The pitcher should be striding across the power line and to the throwing arm side of the noodle, since this is where it is intended for the ball to start.
Hang a rope, string, or preferably a swimming noodle suspended vertically from the ceiling. The noodle or rope should be 5 to 7 feet in front of home plate and as wide as the spot where the pitcher or coach would like the ball to be when it reaches that location.
The pitcher breaks the ball around the noodle. A right handed pitcher will pass the noodle on the right side and, if the ball breaks effectively, she will see the pitch caught on the other side of the noodle.
This drill aids the pitcher with an effective visual aid, preventing an early load.

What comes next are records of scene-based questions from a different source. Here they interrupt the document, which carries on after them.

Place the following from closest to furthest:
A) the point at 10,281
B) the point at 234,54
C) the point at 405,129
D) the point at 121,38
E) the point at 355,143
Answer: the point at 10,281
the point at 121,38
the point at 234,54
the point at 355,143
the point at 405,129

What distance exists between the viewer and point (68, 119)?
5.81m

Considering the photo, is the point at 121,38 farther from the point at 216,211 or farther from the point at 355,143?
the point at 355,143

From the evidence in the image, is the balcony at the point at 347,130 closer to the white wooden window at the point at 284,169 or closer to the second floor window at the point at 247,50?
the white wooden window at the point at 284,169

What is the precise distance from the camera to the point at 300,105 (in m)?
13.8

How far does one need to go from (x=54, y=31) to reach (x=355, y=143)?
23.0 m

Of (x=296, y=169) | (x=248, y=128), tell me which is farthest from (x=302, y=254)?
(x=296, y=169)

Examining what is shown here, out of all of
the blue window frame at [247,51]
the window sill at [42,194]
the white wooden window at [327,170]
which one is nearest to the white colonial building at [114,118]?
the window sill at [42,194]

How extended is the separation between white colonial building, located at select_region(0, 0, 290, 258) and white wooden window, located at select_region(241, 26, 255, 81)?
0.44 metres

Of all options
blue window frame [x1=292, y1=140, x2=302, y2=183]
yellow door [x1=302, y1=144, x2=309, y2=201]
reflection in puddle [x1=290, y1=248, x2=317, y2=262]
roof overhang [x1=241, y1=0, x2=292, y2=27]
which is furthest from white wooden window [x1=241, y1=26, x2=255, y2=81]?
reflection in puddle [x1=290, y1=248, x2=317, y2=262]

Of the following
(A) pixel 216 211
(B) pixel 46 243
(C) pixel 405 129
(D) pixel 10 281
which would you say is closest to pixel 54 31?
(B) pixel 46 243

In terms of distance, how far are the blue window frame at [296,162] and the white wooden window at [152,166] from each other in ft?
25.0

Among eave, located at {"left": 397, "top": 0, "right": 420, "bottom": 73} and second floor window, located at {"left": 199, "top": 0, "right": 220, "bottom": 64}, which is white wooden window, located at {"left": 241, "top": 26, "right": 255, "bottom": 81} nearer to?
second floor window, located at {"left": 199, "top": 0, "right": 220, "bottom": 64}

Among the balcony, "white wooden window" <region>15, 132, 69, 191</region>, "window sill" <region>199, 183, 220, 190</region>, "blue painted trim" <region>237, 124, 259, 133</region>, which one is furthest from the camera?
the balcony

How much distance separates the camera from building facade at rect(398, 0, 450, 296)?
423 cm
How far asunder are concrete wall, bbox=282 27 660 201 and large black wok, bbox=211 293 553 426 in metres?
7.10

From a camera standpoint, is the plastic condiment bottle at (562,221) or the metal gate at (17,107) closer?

The pitcher holds a glass of water in the pitching hand. A correct pitching motion will allow the glass of water to stay upright until the bottom of the circle, approximately 12 to 18 inches behind the body, as the arm begins to move forward for the wrist snap. At that point the water will spill out of the glass.
An early loader will spill water as soon as she reaches the back side of the top of the circle.
This drill promotes proper ball release and speed when pitching.
The pitcher delivers a ball to a partner without using a forward stride. The partner can be another pitcher for a good warm-up drill.
The stride foot is even with the pivot foot.
The pitcher pitches the ball using good hip rotation, a strong snap of the wrist, and a good follow though, focusing on proper hip and arm mechanics.
Pitchers should be aware of the danger of not rotating the hips and then throwing with only the arm
This drill will encourage the pitcher to stride further.
The coach places a rope in front of the pitcher, about 4 to 5 inches above the ground, at about three quarters the full distance of her stride.
This placement will train her to stride further, and force her to keep the stride leg higher and longer.
The distance and height of the rope can be changed gradually, but the pitcher must keep in mind the timing that must occur with the stride foot landing and the arm between ten o’clock and twelve o’clock.